* AIM OF THE TASK: Recast the listing below as a JSON list of strings, with one string per line and no blank lines. Leave the pictures out of the list.

* MATERIAL FOR THE TASK:

○ ○ ○ ○ ○ ○ ○

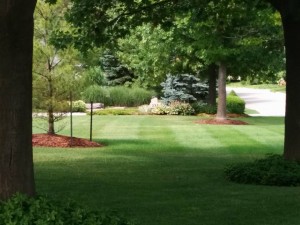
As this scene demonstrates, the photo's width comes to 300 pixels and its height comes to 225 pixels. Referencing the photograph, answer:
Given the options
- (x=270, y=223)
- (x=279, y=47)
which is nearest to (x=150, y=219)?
(x=270, y=223)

○ ○ ○ ○ ○ ○ ○

* WRITTEN REPLY:
[
  "As this scene demonstrates, the photo's width comes to 300 pixels and its height comes to 225 pixels. Referencing the photograph, answer:",
  "Given the options",
  "- (x=270, y=223)",
  "- (x=279, y=47)",
  "which is nearest to (x=150, y=219)?",
  "(x=270, y=223)"
]